双子ママですが、別れたはずの御曹司に深愛で娶られました
 私の最後の問いかけに、雄吾さんは目をぱちくりとさせたのち、口角を上げてはっきりと答える。
「もちろん。それと、ふたりじゃなくて三人だ。春奈を一番に笑顔にさせることが、きっと子どもたちも笑顔になる法則だろう?」
 屈託なく笑う彼が涙で滲む。性懲りもなく私は涙腺が緩んでしまって、まともに顔を上げられない。
 数分間、涙が止まらず泣き続けた。その間、雄吾さんはなにも言わずに私を抱き寄せ、背中をさすってくれる。
 少しだけ落ち着いた私は、鼻をすすってぽつりとこぼした。
「ありがとうございます。私を......思い出してくれて。あきらめないでくれて」
 私が逆の立場だったら、どれだけ面倒で厄介な女だろうかと匙を投げそうだ。
 けれども雄吾さんは、昔から変わらず広い心で受け止めくれるから。
「忘れられるわけがない。全部、覚えてる」
 ぎゅうっと抱きしめられた後、おもむろに腕が緩む。それから、どちらからともなく視線を交わらせ、臆面もなく見つめ合った。

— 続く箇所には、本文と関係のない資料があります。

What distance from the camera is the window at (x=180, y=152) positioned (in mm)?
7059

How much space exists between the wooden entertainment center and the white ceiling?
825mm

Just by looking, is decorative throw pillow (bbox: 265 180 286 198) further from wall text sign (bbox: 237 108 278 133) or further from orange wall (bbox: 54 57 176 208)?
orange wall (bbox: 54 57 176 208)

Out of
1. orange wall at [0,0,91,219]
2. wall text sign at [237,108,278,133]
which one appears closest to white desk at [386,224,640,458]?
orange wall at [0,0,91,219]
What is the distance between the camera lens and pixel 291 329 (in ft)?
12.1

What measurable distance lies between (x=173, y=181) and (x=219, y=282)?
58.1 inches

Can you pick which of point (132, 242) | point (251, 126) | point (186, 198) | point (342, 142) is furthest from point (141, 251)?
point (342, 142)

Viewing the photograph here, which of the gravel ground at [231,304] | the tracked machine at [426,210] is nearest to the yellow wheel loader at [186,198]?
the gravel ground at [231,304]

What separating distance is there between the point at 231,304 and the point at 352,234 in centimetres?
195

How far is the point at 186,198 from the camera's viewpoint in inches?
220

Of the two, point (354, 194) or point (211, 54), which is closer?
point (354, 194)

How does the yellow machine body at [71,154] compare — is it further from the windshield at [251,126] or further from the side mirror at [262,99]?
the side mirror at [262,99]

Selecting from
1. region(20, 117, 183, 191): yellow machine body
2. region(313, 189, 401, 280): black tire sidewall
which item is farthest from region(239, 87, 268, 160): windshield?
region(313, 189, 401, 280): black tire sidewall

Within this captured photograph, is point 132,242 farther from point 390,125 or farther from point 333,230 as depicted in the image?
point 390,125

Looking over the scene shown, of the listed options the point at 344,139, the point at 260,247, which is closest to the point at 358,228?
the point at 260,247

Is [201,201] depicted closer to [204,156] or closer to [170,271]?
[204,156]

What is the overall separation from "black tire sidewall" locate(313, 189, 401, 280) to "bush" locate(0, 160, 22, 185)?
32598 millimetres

 雄吾さんの唇が落ちてきそうになるのを感じ、静かに瞼を伏せていく。完全に目を閉じる直前、私の唇まであと数センチのところで彼が尋ねてきた。
「春奈が独り身っていうなら、俺――キス、我慢しなくていい?」
 どこまでも相手を思って、優しい人。
 私は頬が火照るのを感じながら、小さく頷いた。
「ん、う......ン」
 顎を掬われ、急くように重ねられる。
 夜で辺りにはちょうど人がいないとはいえ、冷静な時なら軽く交わす程度のキスで終わらせていたと思う。だけど、一度触れた途端、感情があっという間に燃え上がる。
 求めて求められる、そんなキスに酔わされて、理性なんかどこかへ影を潜めてしまった。
「んんっ、ぁ......は」
 深い口づけに否応なしに声が漏れ出る。これ以上は、と思ったところで、雄吾さんがそっと唇を離した。
「春奈」
 耳もとで呼ばれて、背中がぞくっと甘く震える。力が抜け落ち、雄吾さんのたくましい胸に寄りかかった。
「ありがとう。またこの手の中に戻ってきてくれて」
 彼は大切なものをたしかめるように、私の背中に手を回して旋毛にキスを落とす。
「もうどんなことがあっても離さない」とささやいて。

 実家に到着したのは、午後十時前だった。
 雄吾さんが車に乗せてくれて、家の前まで送ってくれた。